_Your task_.
Could you rewrite the lines in full, starting at the one containing "What is the distance" and ending at the last line below, with every distance in the answers increased by 148 and the pictures left out?

_Items_.
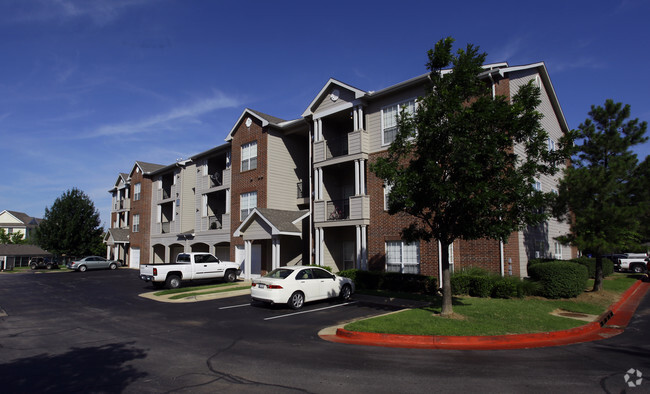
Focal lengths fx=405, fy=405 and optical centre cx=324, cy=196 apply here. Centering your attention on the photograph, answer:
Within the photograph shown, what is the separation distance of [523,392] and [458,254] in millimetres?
12198

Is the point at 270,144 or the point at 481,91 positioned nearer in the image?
the point at 481,91

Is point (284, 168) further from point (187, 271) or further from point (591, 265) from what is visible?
point (591, 265)

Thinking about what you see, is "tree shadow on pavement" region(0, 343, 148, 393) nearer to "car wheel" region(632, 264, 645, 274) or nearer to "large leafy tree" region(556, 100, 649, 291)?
"large leafy tree" region(556, 100, 649, 291)

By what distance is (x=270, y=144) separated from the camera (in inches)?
1029

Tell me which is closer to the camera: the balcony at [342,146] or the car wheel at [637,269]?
the balcony at [342,146]

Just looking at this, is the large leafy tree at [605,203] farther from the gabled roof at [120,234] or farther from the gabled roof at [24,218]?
the gabled roof at [24,218]

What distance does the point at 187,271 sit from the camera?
22.2 metres

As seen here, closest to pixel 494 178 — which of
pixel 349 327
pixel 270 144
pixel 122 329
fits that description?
pixel 349 327

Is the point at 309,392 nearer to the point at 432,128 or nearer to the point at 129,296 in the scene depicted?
the point at 432,128

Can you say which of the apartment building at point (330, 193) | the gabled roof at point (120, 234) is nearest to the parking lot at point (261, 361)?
the apartment building at point (330, 193)

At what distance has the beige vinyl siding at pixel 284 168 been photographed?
25734 mm

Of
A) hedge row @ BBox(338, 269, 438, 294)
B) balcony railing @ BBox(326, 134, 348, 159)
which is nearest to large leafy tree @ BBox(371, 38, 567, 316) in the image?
hedge row @ BBox(338, 269, 438, 294)

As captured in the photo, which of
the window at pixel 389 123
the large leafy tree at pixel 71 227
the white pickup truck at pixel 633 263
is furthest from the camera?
the large leafy tree at pixel 71 227

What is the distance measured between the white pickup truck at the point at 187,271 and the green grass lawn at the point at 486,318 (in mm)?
13475
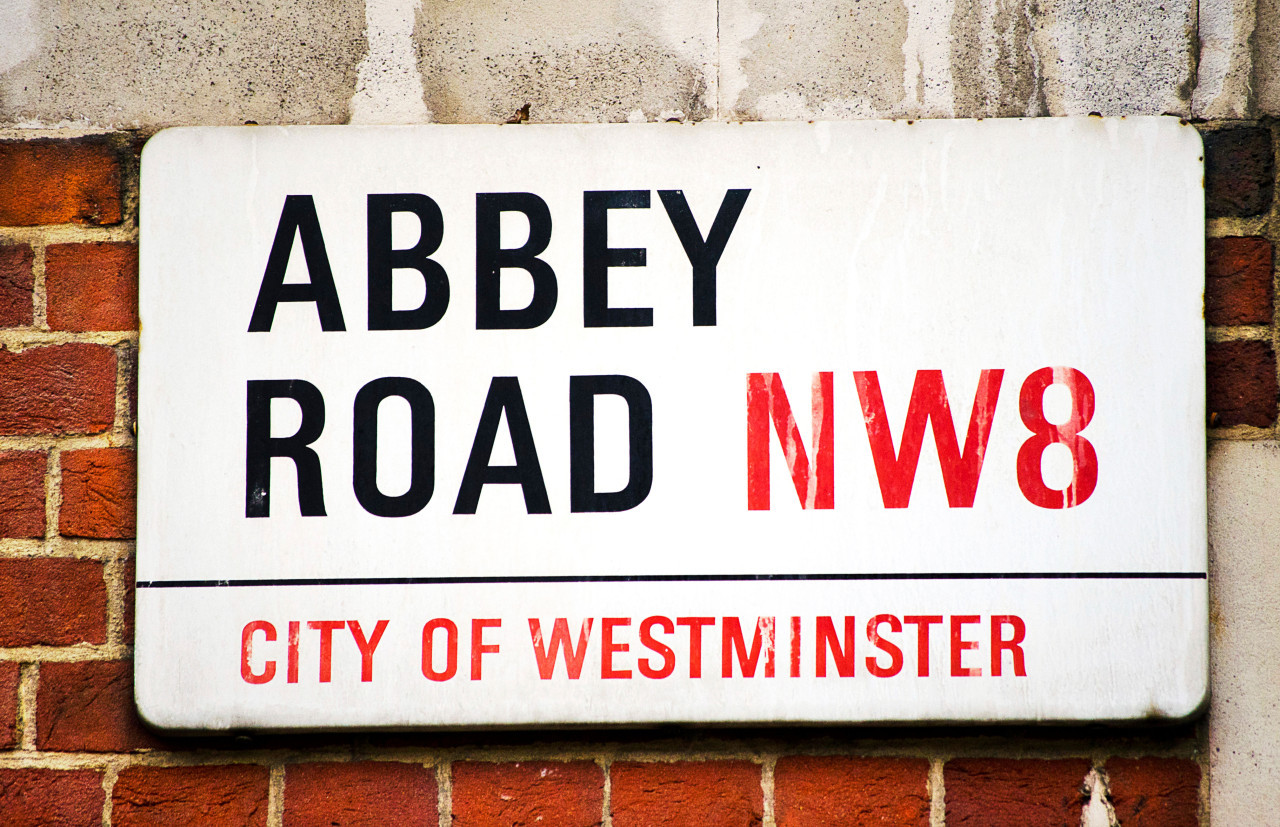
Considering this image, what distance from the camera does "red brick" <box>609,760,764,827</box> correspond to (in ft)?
2.73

_Output_.
What is the distance measured between the white pickup truck at the point at 187,271 and the green grass lawn at the point at 486,318 (in mm)?
13623
Considering this image, what distance from the camera does "red brick" <box>609,760,764,827</box> correspond to (in ft)?
150.73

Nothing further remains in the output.